Exercise instructions >> Show all lines from the data that include the word "Logistic".

[Collected data entries]
***

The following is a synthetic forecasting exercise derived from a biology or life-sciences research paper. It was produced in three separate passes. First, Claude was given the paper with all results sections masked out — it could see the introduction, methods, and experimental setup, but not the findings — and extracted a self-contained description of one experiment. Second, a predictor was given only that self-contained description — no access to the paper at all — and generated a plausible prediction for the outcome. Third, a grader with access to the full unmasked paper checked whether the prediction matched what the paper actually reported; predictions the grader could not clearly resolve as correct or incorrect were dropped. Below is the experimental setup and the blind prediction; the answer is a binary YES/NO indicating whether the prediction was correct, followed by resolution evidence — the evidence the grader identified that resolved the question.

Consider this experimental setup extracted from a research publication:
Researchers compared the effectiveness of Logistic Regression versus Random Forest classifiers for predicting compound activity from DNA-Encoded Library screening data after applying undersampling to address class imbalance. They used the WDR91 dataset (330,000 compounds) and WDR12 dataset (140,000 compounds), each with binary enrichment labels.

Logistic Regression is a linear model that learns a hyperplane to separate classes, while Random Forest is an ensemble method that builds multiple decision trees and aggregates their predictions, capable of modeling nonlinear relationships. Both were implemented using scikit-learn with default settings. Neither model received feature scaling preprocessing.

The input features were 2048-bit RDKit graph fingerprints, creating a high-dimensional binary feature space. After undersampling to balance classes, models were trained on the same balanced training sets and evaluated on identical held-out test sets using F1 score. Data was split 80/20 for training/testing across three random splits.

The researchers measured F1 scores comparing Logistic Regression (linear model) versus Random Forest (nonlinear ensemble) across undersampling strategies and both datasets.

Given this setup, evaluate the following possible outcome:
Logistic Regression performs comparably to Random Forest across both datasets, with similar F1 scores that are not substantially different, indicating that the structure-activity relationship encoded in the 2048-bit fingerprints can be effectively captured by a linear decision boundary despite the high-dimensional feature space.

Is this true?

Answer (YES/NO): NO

***

Output of the exercise >>
Researchers compared the effectiveness of Logistic Regression versus Random Forest classifiers for predicting compound activity from DNA-Encoded Library screening data after applying undersampling to address class imbalance. They used the WDR91 dataset (330,000 compounds) and WDR12 dataset (140,000 compounds), each with binary enrichment labels.
Logistic Regression is a linear model that learns a hyperplane to separate classes, while Random Forest is an ensemble method that builds multiple decision trees and aggregates their predictions, capable of modeling nonlinear relationships. Both were implemented using scikit-learn with default settings. Neither model received feature scaling preprocessing.
The researchers measured F1 scores comparing Logistic Regression (linear model) versus Random Forest (nonlinear ensemble) across undersampling strategies and both datasets.
Logistic Regression performs comparably to Random Forest across both datasets, with similar F1 scores that are not substantially different, indicating that the structure-activity relationship encoded in the 2048-bit fingerprints can be effectively captured by a linear decision boundary despite the high-dimensional feature space.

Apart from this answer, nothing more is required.